» Tasks to carry out
**a.** Print the passage of the forum post on camshaft design that runs from "The formula provided" up to and including "they're gonna go.", keeping every word as it appears.
**b.** Render this sentence from the forum post on camshaft design in Spanish: "Cam design has the greatest direct effect on where the engines power band will be."
===== Text provided
Typicly the more lift generated by the camshaft or camshafts then the engine will make more low end off the line power. While conversly the more duration you add the more power the engine will have higher in the rpm band, at highway speeds as opposed to red light to red light. I can see what info I can get from LADDS headporting relateing on cam design and how everything actualy works if you would like me to.
The formula provided by Event is basicly from what I understand to be the way the manufacturers figure what size tb is needed for a perticular engine. But don't forget that the auto manufacturerers are going to cut costs where ever they can and if that means
they save $100.00 but sacrifice 2 hp then you can bet which way they're gonna go.
Now I may have completely blew it on the whole 100% v.e. thing but when you start talking cam design I do actualy know a thing or two about them and how they work in relation to rpm, compression, weather or not its forced induction or n/a and how the camshaft center line is sometimes more important then its lift or duration. As I said tho I'll be more then happy to go ask LADDS ( a VERY reputable local head porting and machine shop that has been aroud since ....... well since I can remember ) For any infomation you may need.
Semper Fi SAINT. May you rest in peace.
jackalope ( a.k.a. the prick ) wrote:Cam design has the greatest direct effect on where the engines power band will be.
Typicly the more lift generated by the camshaft or camshafts then the engine will make more low end off the line power. While conversly the more duration you add the more power the engine will have higher in the rpm band, at highway speeds as opposed to red light to red light. I can see what info I can get from LADDS headporting relateing on cam design and how everything actualy works if you would like me to.
==========
===== Given material
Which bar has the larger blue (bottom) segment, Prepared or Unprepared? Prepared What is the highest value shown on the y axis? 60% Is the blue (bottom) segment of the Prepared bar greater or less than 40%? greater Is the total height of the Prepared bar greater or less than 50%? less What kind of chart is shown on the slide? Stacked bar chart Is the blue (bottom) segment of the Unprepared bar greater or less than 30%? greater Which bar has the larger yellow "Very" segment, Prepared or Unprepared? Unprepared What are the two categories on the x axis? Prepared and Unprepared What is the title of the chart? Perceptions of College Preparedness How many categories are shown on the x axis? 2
==========
» Answers
**a.**
The formula provided by Event is basicly from what I understand to be the way the manufacturers figure what size tb is needed for a perticular engine. But don't forget that the auto manufacturerers are going to cut costs where ever they can and if that means
they save $100.00 but sacrifice 2 hp then you can bet which way they're gonna go.

**b.** El diseño del árbol de levas tiene el mayor efecto directo sobre dónde estará la banda de potencia del motor.